Of interest are the dangling commits because those are likely to be the little sub-branches that we want to try and stitch back together. Note, these commits are NOT always in chronological order. For me the order happened to be (from oldest to newest) <SHA5>-<SHA6>
but you will likely have your own knot to untangle. You can check the commit date/time by running
$ git show -s <SHAX>
One thing to note at this point is this, if you are in the broken repository copy, and then run the command git log
you will be able to traverse the repository until you run into at which time you will get the error:
error: Could not read <SHA2>
fatal: Failed to traverse parents of commit <SHA1>
So we need to replace the parent of with a commit that is actually good. The pattern for this is called a graft but doing a pure graft is no-longer considered best practice (How do git grafts and replace differ? (Are grafts now deprecated?)) because of the new(er) best practice git replace
.
So I now make the parent of
$ git replace --graft <SHA1> <SHA6>
$ git fsck
broken link from commit <SHA1>
to commit <SHA2>
broken link from tree <SHA3>
to blob <SHA4>
...
broken link from commit <SHA7>
to commit <SHA8>
So a new broken commit has appeared. If I investigate that commit using git log
I find that the previous commit ended prior to the remaining dangling commit's commit time. So I'm going to graft those two together. Note, this may not be a safe thing to do if you have lots of people working on this repository but, in this case, I believe it to be okay.

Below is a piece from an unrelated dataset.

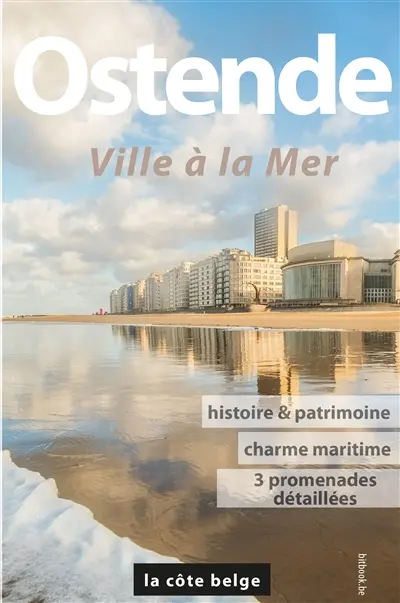 Ostende : ville à la mer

$ git replace --graft <SHA7> <SHA5>
$ git fsck
broken link from commit <SHA1>
to commit <SHA2>
broken link from tree <SHA3>
to blob <SHA4>
...
broken link from commit <SHA7>
to commit <SHA8>
No new dangling commits and, in my case, was able to connect to my backup repository. In other cases I imagine this will not always be true. If so, you can eventually get to the point where you could graft the head of the remote repository as the remaining bad commit link.

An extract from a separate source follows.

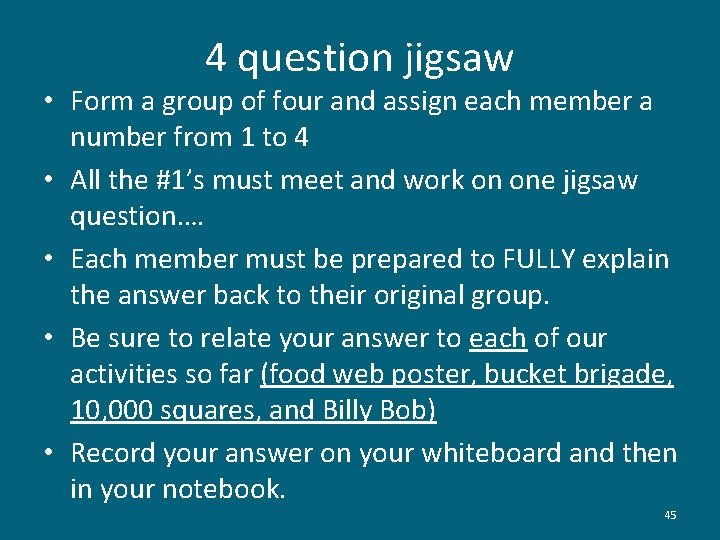 4 question jigsaw • Form a group of four and assign each member a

Now we must deal with the missing blobs. You can try and repair them following Linus' method or, if you are willing to accept the missing history, you can use git replace again to excise them from the history. The general approach is
$ git ls-tree <SHA3>
...
100644 blob <SHA4> my-magic-file
...
$ git log --raw --all --full-history -- subdirectory/my-magic-file | grep -B 20 -A 20 "<SHA4>" # May just need to use first few values from SHA4
# commit information after missing blob
# commit information for missing blob
# commit information before missing blob
$ git replace --graft <commit-after-missing-blob> <commit-before-missing-blob>
Repeat this until git rev-list --objects my/branch
runs to completion.
Now, you need to remove the extraneous commits. Fortunately, a new tool has been developed to do just this: git-filter-repo
. This tool will commit our grafts and refactor the history.
$ git filter-repo --force
$ git fsck
Checking object directories: 100%...
Checking objects: 100%...
Now lets see if we can successfully fetch our repository from our broken branch.
$ cd /path/to/my/new/fixed/repository
$ git fetch broken my/branch
...
From /path/to/my/broken/repository
* branch my/branch -> FETCH_HEAD
* [new branch] my/branch -> broken/my/branch
And, because we have a common history with the remote we can now merge with our previously broken branches
$ git merge broken/my/branch
And the history is once again clean.